Thursday, March 8, 2012

annie leibovitz


For a kid who moves from house to house and city to city, the car is their stable unit. For Annie Leibovitz, the car became the way she experienced the world. Her backseat window was her picture frame, and it is this frame that would later inspire her passion for photography. Annie said she preferred to do her interviews in the car, because when she drove, her mind was free.

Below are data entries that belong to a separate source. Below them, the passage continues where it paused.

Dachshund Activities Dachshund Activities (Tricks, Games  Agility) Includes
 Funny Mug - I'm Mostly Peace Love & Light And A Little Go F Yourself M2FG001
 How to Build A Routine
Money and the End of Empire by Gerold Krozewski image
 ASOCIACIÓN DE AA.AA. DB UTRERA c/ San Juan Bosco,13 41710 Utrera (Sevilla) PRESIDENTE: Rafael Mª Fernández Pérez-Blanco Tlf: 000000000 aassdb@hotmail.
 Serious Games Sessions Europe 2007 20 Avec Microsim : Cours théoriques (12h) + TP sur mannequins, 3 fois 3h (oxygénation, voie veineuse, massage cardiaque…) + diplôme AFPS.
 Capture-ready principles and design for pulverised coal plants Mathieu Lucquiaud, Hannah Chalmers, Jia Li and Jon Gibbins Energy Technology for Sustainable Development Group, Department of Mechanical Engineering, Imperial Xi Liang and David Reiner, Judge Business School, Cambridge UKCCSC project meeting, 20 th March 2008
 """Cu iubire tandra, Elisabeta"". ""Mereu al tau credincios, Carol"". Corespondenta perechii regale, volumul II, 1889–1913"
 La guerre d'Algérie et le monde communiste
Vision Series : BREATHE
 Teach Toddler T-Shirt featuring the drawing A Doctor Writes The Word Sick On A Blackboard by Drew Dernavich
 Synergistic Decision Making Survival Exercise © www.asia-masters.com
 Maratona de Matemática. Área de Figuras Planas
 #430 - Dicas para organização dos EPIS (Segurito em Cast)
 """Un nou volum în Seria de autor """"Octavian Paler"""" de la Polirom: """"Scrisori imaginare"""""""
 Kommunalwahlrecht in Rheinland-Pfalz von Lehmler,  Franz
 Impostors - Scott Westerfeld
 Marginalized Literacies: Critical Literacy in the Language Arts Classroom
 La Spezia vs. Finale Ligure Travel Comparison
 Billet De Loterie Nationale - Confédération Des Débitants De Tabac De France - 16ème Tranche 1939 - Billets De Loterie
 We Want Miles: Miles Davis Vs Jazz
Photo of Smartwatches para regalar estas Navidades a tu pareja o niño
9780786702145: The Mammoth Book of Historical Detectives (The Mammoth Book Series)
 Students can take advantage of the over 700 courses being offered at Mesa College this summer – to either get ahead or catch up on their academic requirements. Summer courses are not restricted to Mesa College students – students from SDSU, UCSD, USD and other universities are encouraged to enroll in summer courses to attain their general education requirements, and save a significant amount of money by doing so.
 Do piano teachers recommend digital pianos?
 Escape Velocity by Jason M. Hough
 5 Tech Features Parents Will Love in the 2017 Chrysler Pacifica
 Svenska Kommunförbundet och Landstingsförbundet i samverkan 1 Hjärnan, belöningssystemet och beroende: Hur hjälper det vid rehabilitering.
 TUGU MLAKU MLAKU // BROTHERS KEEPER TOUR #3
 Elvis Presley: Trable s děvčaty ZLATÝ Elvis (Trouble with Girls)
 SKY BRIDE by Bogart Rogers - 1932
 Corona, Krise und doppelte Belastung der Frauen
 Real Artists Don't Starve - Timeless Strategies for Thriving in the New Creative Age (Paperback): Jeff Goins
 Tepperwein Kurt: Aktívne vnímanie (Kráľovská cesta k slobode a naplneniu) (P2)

There is a connectivity between driving and meditation, between letting the body steer and the mind relax. The body, when put in a routine, recognized position, will move into a kind of autopilot. It is as if the body knows the mind needs to drift when the mind itself is too jumbled to come to such a supposition. There are some instants where the mind, constantly perceiving and concluding, needs to be, needs to merely exist outside itself for a few moments… And that is where the body comes in. Driving is like meditating. The body takes over while the mind is able to embrace a rare clarity. Similarly, as Annie Leibovitz suggests, driving is one of the few places my mind can experience this kind of freedom. For someone as established, experienced, traveled, and matured as Annie Leibovitz, I can imagine having a free mind is exceptionally infrequent. To have a free mind is to experience stillness, to feel the grace of serenity, the silk of peace. Sometimes when I feel so upset, angry, or overwhelmed, there seems to be no “out” to the hold my emotions have over me. Consequently I feel stuck, caught in the mess of my own mind. When this confusion, this mental cluster forces its way into my mentality, I often get the urge to drive. Sometimes I drive, sometimes I stay put and crawl into bed. However, when I do wander the roads, I come back to my apartment with a different frame of mind. I think driving allows me to see beyond myself. Rather than force myself to interact with my own thoughts, driving forces me to interact with people, with society, with the world. I see other people, and I am able to see my life within the context of others. While of course my thoughts and emotions are significant, sometimes a drive helps me place them in the right order on my list of priorities. I realize I am a fraction of this world, and driving helps me further realize that I want my fraction to be positive, progressive, and loving, not negative, stagnant, and brooding. For all the times I have wished my mind would go blank, being behind the wheel helps me get there. Rather than see things through my own eyes, my car provides me with another layer, another lens to see the beautiful complexities of life outside my own mind.

Annie utilizes her whole life as a subject for her artwork, and I find that inspiring. It can become easy to pick and choose the moments of life that one thinks are significant enough to document or discuss. Annie’s life, however, makes it clear that every moment matters and that it is in fact the moments between all the significant, document-worthy events that form the foundation for one’s life, the glue for one’s worldview, and the basis for one’s personal poesis.